Differentiated retention
- 90 days hot.
- 12 months warm.
- 3-5 years cold.
Long retention is needed for late-discovered incidents (memory poisoning can take months to surface).
What NOT to do
Logging PII plaintext
A user pastes a credit card, you log the full prompt — you now store PCI data. Pattern: scrubber that detects and masks PII patterns. Imperfect, essential.
Logging secrets
Tokens in context: don't log. Use HTTP client "sanitize" options.
Logging without volume limit
Looping agents produce millions of events per minute.

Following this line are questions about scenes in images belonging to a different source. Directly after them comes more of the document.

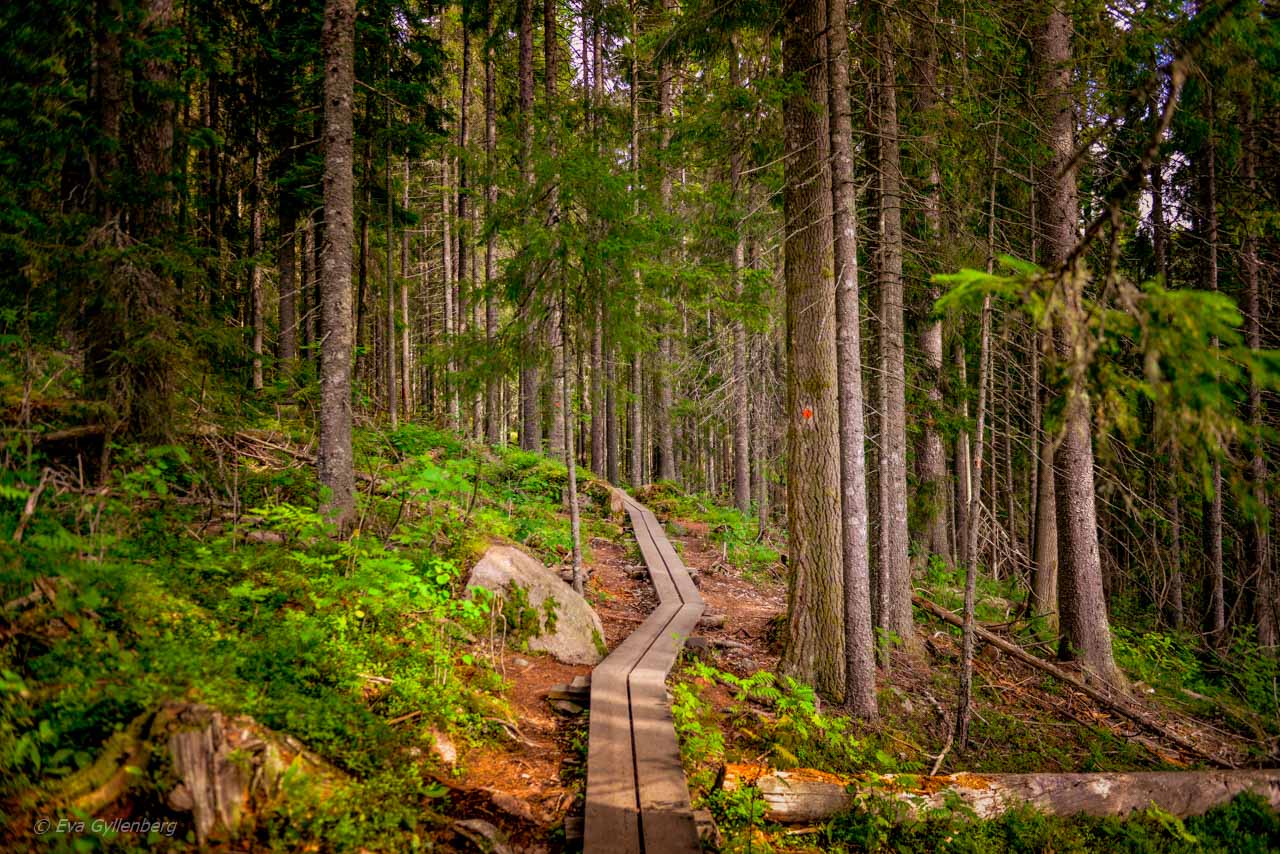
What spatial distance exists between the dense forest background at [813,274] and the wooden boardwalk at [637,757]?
199cm

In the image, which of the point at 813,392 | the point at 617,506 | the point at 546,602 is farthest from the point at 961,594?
the point at 546,602

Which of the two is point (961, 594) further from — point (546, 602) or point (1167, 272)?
point (1167, 272)

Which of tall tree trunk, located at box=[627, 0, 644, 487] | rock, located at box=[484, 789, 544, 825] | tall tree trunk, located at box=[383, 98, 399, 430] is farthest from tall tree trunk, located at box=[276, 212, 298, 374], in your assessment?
rock, located at box=[484, 789, 544, 825]

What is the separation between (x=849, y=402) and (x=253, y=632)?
6.43m

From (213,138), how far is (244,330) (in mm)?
2326

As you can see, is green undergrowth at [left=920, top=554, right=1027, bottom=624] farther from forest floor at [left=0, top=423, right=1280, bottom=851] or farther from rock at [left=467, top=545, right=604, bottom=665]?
rock at [left=467, top=545, right=604, bottom=665]

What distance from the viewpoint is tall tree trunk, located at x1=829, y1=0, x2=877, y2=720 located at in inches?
262

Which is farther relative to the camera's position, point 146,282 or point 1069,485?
point 1069,485

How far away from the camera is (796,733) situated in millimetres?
5906

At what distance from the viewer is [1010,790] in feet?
17.8

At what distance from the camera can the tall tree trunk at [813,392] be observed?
698 centimetres

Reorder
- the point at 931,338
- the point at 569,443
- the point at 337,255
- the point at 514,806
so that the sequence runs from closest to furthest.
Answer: the point at 514,806
the point at 337,255
the point at 569,443
the point at 931,338

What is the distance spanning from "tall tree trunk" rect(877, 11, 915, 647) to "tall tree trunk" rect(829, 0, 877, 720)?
141 centimetres

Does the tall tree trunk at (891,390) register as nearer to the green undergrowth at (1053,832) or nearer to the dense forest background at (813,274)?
the dense forest background at (813,274)
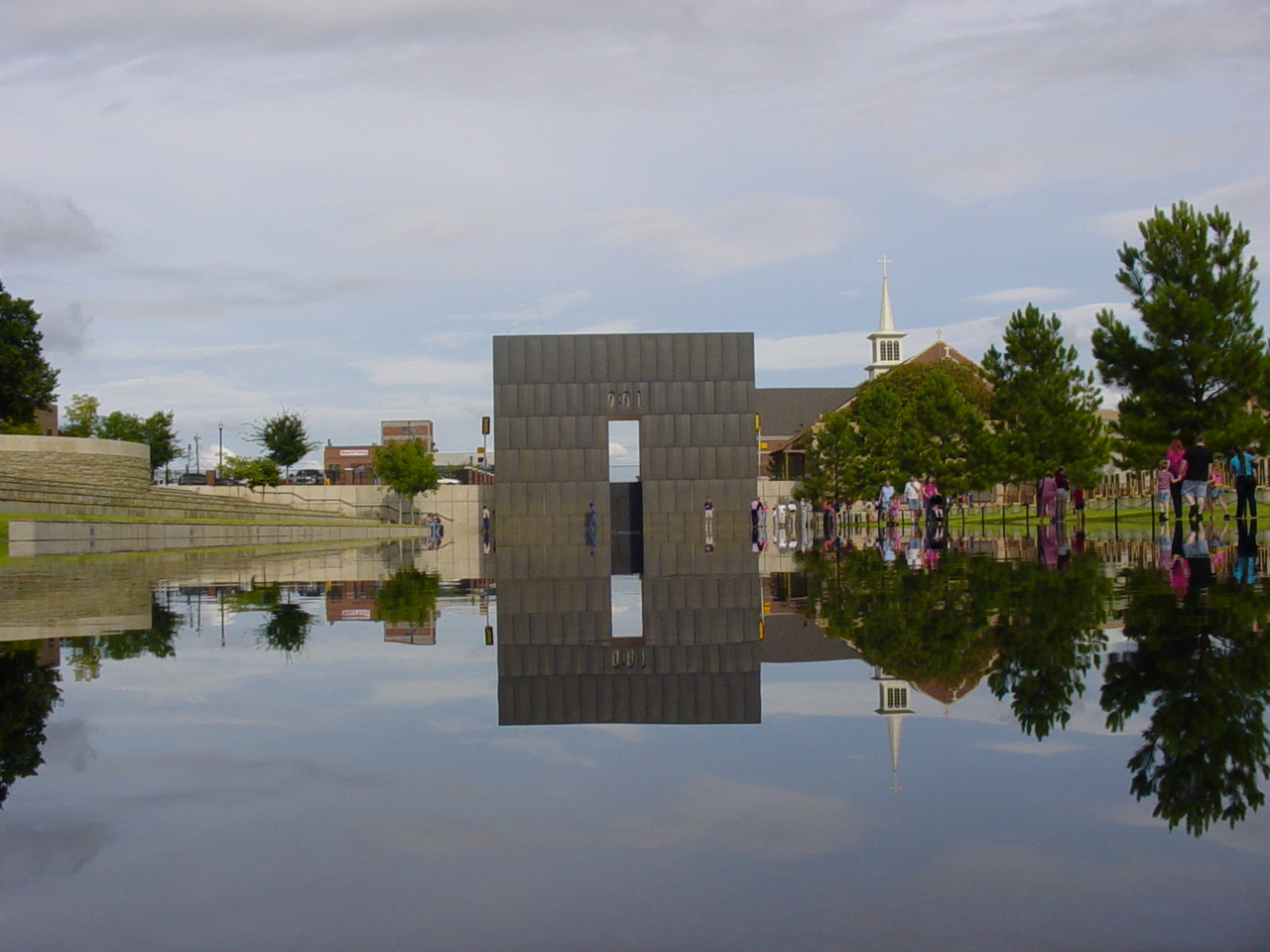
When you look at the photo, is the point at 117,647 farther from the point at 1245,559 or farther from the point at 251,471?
the point at 251,471

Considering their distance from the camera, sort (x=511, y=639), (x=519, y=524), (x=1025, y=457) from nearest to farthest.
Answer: (x=511, y=639) < (x=1025, y=457) < (x=519, y=524)

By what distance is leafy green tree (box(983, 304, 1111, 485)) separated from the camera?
40.7 meters

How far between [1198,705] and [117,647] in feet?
19.7

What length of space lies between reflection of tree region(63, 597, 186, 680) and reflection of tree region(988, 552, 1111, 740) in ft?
14.5

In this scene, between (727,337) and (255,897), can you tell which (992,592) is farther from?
(727,337)

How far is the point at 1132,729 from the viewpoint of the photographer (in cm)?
417

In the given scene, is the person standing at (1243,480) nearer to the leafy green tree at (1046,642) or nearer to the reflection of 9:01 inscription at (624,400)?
the leafy green tree at (1046,642)

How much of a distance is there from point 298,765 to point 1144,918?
103 inches

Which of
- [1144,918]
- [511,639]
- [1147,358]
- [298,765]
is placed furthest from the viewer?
[1147,358]

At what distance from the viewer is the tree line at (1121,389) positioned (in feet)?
106

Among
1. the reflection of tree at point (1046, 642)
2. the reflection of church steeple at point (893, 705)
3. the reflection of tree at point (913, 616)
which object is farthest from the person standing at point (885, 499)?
the reflection of church steeple at point (893, 705)

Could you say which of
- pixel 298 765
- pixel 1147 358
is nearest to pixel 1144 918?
pixel 298 765

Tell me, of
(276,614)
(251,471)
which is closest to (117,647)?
(276,614)

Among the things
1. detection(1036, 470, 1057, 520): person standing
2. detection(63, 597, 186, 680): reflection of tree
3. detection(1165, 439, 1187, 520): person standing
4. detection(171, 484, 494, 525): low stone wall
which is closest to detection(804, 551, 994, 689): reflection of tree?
detection(63, 597, 186, 680): reflection of tree
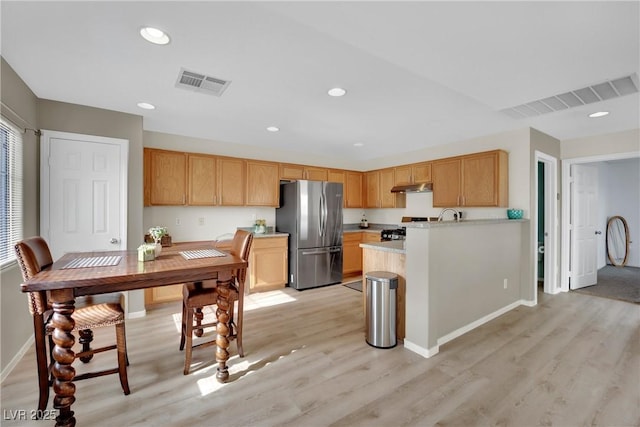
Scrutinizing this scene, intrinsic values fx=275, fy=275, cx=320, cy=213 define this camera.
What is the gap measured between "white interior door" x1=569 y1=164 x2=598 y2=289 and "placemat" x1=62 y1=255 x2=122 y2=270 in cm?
588

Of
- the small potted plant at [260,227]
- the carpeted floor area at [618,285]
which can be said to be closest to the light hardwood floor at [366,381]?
the carpeted floor area at [618,285]

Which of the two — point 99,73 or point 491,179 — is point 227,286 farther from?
point 491,179

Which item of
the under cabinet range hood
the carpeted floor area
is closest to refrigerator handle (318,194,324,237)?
the under cabinet range hood

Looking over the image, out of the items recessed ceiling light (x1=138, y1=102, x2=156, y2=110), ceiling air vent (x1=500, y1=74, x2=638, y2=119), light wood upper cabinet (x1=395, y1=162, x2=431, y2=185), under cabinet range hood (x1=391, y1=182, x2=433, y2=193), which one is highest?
recessed ceiling light (x1=138, y1=102, x2=156, y2=110)

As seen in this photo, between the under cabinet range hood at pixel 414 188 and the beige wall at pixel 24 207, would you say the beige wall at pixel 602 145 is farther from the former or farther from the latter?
the beige wall at pixel 24 207

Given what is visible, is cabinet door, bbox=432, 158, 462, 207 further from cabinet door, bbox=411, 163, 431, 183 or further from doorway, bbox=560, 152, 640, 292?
doorway, bbox=560, 152, 640, 292

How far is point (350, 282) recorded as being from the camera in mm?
4906

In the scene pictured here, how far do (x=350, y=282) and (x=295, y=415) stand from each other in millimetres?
3282

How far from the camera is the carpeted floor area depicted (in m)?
4.02

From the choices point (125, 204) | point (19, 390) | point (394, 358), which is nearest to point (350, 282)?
point (394, 358)

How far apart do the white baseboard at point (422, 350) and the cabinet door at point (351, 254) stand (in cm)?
258

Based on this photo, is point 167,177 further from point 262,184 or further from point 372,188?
point 372,188

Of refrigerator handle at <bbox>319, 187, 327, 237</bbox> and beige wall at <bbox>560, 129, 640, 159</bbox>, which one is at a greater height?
beige wall at <bbox>560, 129, 640, 159</bbox>

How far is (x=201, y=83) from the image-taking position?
2.46 m
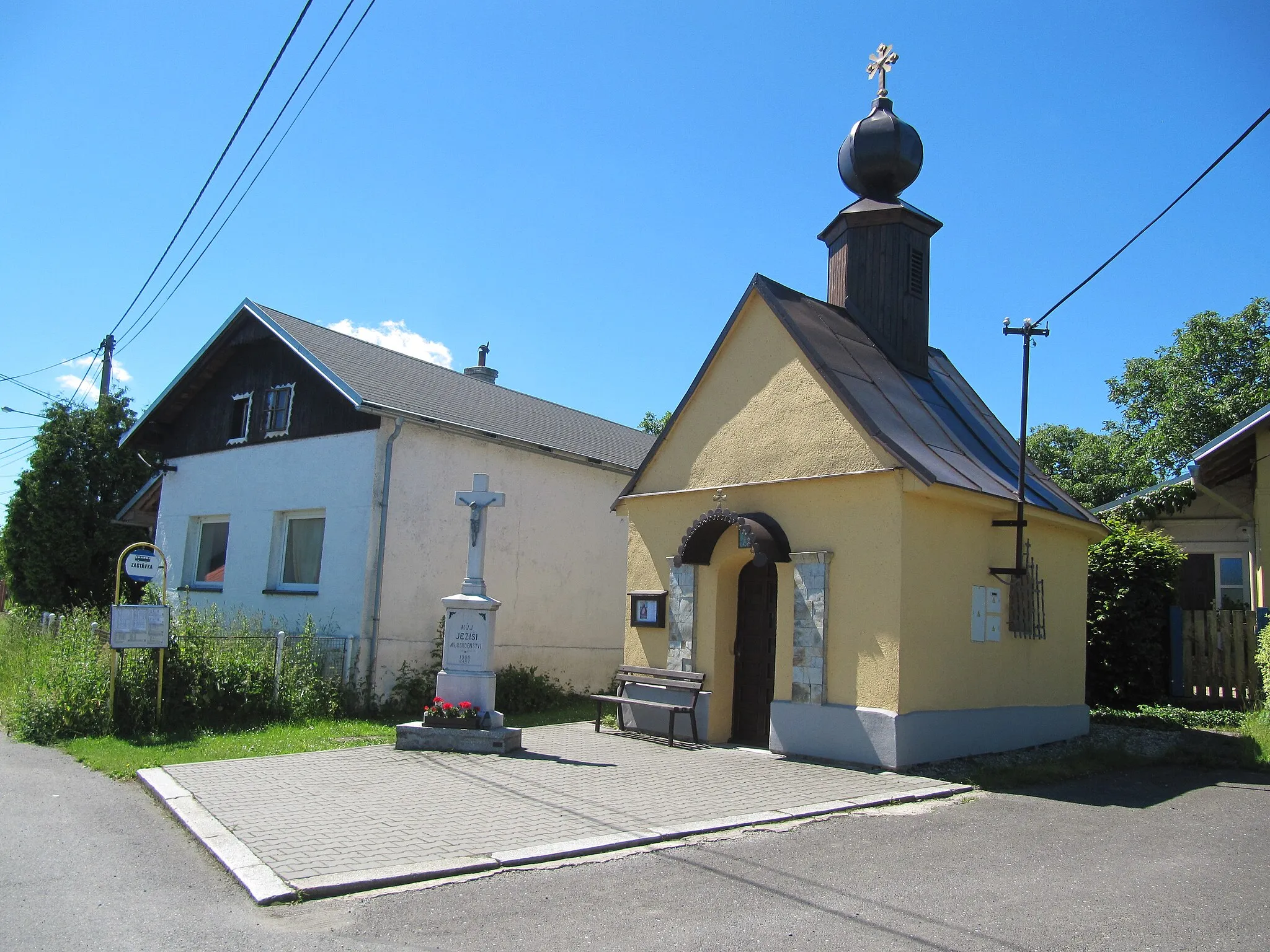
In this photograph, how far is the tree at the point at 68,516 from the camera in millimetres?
20953

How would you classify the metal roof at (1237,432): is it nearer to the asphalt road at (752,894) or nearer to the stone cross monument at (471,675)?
the asphalt road at (752,894)

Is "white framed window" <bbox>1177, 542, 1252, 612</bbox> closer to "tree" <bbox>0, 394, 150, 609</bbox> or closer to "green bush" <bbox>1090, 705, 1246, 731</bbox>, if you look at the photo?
"green bush" <bbox>1090, 705, 1246, 731</bbox>

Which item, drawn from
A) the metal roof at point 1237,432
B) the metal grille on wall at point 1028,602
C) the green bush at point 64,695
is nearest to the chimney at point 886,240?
the metal grille on wall at point 1028,602

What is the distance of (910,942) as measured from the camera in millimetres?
4902

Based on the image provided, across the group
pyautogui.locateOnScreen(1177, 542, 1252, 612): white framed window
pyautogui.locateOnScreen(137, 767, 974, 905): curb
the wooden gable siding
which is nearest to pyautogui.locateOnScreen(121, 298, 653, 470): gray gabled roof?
the wooden gable siding

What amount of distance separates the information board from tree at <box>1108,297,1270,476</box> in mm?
27284

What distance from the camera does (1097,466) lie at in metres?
35.3

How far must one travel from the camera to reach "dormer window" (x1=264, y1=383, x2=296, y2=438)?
658 inches

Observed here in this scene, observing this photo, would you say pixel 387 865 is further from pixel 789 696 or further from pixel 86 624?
pixel 86 624

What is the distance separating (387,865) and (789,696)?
18.7 feet

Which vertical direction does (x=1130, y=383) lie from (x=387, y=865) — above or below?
above

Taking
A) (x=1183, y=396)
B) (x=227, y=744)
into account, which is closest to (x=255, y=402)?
(x=227, y=744)

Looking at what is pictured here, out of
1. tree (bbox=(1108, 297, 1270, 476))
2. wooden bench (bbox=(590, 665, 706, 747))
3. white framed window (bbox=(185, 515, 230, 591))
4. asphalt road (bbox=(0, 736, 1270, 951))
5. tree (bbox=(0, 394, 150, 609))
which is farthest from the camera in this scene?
tree (bbox=(1108, 297, 1270, 476))

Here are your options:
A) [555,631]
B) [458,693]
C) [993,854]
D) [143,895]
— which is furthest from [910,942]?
[555,631]
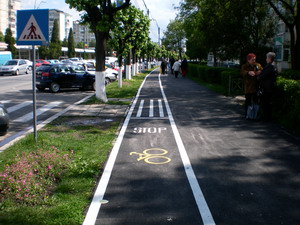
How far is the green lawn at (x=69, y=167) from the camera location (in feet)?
14.8

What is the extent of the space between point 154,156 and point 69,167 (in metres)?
1.71

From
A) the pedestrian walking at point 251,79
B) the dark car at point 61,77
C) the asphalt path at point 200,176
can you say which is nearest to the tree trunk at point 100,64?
the asphalt path at point 200,176

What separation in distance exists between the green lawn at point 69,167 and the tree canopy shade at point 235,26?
12528 millimetres

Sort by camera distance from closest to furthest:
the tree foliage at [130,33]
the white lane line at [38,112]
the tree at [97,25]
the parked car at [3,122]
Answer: the parked car at [3,122] < the white lane line at [38,112] < the tree at [97,25] < the tree foliage at [130,33]

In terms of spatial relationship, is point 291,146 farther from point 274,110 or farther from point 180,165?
point 274,110

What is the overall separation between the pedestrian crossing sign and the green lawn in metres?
2.12

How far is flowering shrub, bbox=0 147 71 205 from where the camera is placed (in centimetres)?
505

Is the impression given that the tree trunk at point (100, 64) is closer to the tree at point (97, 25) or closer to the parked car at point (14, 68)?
the tree at point (97, 25)

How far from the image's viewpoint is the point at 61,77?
21953 millimetres

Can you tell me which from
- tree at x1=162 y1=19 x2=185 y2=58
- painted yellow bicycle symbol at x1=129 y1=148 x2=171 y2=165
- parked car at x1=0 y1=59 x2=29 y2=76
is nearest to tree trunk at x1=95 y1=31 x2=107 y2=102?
painted yellow bicycle symbol at x1=129 y1=148 x2=171 y2=165

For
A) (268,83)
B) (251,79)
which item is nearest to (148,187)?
(268,83)

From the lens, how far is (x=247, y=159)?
286 inches

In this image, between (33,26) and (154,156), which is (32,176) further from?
(33,26)

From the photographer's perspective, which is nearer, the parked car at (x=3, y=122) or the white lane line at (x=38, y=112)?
the parked car at (x=3, y=122)
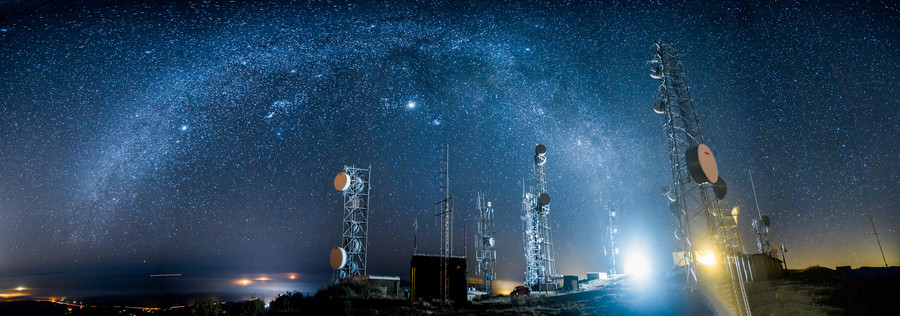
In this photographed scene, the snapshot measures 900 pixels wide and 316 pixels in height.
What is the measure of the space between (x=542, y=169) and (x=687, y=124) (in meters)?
20.0

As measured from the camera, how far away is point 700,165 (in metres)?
19.5

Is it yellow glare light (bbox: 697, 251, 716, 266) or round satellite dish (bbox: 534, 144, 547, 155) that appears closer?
yellow glare light (bbox: 697, 251, 716, 266)

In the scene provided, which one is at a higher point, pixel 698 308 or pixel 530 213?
pixel 530 213

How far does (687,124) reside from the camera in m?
23.2

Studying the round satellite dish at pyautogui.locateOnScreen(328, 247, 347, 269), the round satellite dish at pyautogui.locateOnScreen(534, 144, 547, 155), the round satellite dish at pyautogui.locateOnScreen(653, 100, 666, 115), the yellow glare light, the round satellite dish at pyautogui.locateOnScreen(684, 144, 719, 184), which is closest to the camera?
the round satellite dish at pyautogui.locateOnScreen(684, 144, 719, 184)

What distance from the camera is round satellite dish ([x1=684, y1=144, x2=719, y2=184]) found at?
1964 cm

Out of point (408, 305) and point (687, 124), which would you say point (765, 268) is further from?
point (408, 305)

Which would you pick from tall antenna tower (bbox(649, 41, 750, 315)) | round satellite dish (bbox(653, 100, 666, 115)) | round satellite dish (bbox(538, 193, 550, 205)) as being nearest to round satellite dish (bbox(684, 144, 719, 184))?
tall antenna tower (bbox(649, 41, 750, 315))

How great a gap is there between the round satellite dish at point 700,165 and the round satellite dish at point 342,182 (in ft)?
86.4

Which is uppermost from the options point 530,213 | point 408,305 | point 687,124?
point 687,124

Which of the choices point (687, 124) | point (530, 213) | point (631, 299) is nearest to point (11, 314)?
point (530, 213)

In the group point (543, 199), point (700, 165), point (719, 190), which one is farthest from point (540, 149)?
point (700, 165)

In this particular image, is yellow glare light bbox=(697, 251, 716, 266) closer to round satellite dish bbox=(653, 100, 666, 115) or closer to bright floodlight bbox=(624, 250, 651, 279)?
round satellite dish bbox=(653, 100, 666, 115)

Rate-limit the logger, alert on overflow. Otherwise costs explode and visibility dies exactly when you need it most.
Operational use
Having logs is 30% of the work. Using them is the rest.
Continuous dashboards
- Refusal rate per guardrail.
- Tool-call distribution.
- Top users/sessions by latency or volume.
- Anomalies (tool called 10x more than usual).
Targeted alerts
- High-impact action outside business hours.
- Repeated user-confirmation refusals.
- Sudden vocabulary change in prompts.
On-demand investigations
When a customer reports odd behavior: find session, find full prompt, find tool outputs. More than an hour to reconstruct = under-invested.
The simple rule
Before go-live, ask: "if tomorrow I have to explain to a customer / regulator / judge what my agent did at 14:27 on May 12, can I?". If the answer is no, audit log isn't sufficient.